Seein that gobbler gets me fired up for the spring!! Nice camera work!


----------



## Quack Wacker (Dec 20, 2006)

Great picture! I have been thinking turkey since yesterday when I ate one...mmmmmmmmmmm.........spring.........is.........coming.......


----------



## michgundog (Feb 22, 2008)

Great pic!!! I'm glad I bought my license(234 gauranteed hunt) this past weekend and seeing this now I'm really fired up!


----------



## King Quack (Jul 16, 2003)

I would like to kill him!


----------



## HunterHawk (Dec 8, 2005)

wow as someone who loves taking photos myself..... that is awesome!

great shot!


----------



## Bob T (Feb 6, 2000)

Thanks guys for all the great responses to the pic. I appreciate it. Some days you get lucky and get good shot and some days you burn a lot of digital space for nothing, You need those good days once in a while. Its just like fishing and hunting, if you put a lot of time into it the better the odds are in your favor.

Bob


----------



## HunterHawk (Dec 8, 2005)

Bob T said:


> Thanks guys for all the great responses to the pic. I appreciate it. Some days you get lucky and get good shot and some days you burn a lot of digital space for nothing, You need those good days once in a while. Its just like fishing and hunting, if you put a lot of time into it the better the odds are in your favor.
> 
> Bob


you are 100 % correct and i dont ever spend enough time out there! partially because I want a new lens first! but just dont have the money! the other is i always want to take my dog with me and she scares everything :lol:

post up more often with pictures and keep up the good work!


----------



## Bob T (Feb 6, 2000)

HunterHawk said:


> you are 100 % correct and i dont ever spend enough time out there! partially because I want a new lens first! but just dont have the money! the other is i always want to take my dog with me and she scares everything :lol:
> 
> post up more often with pictures and keep up the good work!


Ya, HunterHawk, I know about the dog bit. I have a two year old golden and its a cinch to see nothing if I take her out with me so she stays when I am on a photo safari and boy does she get an attitude about it.

What lens are you looking at? I have a Sigma 50 - 500 for my Canon and sometimes that is not enough. Boy would I like to get a longer lens for it but a Canon 600 f4 runs about 8 thousand or so. My problem is that I have too many outdoor hobbies and have to spread out the cost for those. Now only if I was just dedicated to photography...................... oh well.

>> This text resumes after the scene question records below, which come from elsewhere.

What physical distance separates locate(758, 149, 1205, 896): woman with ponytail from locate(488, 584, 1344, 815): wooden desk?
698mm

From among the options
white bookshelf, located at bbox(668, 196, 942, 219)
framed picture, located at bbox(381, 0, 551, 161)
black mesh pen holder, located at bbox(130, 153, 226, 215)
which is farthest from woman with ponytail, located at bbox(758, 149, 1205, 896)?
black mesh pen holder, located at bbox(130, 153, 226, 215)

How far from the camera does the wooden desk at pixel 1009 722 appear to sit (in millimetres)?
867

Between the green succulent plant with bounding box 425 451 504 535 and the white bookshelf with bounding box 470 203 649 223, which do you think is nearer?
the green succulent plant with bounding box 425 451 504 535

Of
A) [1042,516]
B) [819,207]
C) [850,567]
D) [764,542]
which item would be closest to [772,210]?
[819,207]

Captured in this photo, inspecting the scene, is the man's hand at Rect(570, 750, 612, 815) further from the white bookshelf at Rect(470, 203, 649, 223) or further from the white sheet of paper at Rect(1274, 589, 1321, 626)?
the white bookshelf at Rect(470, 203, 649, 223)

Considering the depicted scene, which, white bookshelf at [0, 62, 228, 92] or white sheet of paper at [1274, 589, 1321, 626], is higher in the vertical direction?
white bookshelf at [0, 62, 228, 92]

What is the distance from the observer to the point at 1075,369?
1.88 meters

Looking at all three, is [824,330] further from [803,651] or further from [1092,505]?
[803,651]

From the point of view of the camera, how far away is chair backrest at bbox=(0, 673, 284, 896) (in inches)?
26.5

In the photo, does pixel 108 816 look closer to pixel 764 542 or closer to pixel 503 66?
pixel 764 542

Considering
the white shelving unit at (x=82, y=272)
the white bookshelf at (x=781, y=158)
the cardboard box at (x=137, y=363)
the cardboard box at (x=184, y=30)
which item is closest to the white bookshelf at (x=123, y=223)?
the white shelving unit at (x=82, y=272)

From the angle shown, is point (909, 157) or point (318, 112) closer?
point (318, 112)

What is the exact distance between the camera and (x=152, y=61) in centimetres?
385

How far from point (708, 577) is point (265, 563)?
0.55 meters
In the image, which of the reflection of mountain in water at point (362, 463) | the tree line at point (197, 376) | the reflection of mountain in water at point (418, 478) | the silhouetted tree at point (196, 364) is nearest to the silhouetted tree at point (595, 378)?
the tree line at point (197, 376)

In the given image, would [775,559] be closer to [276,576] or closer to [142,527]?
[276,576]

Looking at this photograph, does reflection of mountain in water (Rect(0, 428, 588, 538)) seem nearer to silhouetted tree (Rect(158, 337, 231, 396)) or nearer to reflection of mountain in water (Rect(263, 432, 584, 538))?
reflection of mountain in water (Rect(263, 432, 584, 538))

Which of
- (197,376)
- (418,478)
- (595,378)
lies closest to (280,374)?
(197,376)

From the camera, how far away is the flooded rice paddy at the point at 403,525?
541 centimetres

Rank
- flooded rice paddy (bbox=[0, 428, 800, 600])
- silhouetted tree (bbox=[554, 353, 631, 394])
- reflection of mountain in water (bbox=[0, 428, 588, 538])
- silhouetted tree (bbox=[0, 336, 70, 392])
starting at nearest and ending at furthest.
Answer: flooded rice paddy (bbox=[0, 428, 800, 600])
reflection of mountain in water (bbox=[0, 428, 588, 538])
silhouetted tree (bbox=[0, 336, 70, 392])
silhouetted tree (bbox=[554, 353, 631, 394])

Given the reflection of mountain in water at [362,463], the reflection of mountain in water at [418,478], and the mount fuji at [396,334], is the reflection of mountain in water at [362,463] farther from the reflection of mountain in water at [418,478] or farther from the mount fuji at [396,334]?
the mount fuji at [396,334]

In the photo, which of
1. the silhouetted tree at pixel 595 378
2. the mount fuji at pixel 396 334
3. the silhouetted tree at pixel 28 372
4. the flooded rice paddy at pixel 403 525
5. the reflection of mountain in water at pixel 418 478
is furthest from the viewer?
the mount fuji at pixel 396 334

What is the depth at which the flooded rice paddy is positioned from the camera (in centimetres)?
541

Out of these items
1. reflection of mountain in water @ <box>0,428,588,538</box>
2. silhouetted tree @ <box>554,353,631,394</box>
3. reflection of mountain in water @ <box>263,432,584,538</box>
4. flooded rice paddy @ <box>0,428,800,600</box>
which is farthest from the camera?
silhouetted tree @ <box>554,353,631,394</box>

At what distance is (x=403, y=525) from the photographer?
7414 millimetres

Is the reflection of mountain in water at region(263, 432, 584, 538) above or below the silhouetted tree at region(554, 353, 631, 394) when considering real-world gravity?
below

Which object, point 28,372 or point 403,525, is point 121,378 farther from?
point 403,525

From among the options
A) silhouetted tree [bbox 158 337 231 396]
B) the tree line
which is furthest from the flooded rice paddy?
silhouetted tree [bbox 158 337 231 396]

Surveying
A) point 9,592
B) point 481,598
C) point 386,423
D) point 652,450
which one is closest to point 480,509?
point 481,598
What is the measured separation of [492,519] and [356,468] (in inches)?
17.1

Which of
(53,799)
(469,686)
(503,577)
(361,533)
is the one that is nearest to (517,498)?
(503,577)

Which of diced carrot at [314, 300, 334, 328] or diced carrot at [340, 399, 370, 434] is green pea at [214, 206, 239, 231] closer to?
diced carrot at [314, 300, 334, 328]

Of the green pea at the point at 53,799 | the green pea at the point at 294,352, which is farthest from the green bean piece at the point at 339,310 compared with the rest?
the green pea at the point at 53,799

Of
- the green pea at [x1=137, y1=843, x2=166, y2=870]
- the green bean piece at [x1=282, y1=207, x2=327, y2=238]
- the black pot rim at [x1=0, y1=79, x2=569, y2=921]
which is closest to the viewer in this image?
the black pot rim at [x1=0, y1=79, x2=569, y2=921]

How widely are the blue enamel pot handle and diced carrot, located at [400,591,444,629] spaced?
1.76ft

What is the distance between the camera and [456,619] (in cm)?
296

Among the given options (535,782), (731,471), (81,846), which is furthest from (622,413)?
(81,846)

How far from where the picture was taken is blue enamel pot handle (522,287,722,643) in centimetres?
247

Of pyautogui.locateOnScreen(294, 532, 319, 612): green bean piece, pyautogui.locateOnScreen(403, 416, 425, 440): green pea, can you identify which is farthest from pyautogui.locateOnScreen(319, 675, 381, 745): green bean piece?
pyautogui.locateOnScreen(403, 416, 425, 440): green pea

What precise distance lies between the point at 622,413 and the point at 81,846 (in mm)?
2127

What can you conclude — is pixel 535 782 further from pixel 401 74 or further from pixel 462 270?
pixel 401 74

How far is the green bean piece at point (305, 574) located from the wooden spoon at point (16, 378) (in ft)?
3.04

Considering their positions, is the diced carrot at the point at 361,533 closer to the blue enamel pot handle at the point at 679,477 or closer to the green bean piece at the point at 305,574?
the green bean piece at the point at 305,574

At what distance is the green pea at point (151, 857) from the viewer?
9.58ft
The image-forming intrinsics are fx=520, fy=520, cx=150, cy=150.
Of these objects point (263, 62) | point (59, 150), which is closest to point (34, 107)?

See you are in Colorado. Must have some great photo opps there. I have been out elk and mule deer hunting and flyfishing in the BigHorn mountains in Wyoming the last 10 years or so and I do not know what is better the hunting and fishing or the photography. The best times for photos are in the morning and evening and that is also the best time for bowhunting. I always carry a small cam with me but would like to carry the big stuff but to much when in a hunting situation.

Bob


----------



## HAMMER33 (Aug 6, 2008)

Sweet shot. Most be one hell of a camera for that shot. My cheap digital won't give me that good of a picture at the range he was probably at!


----------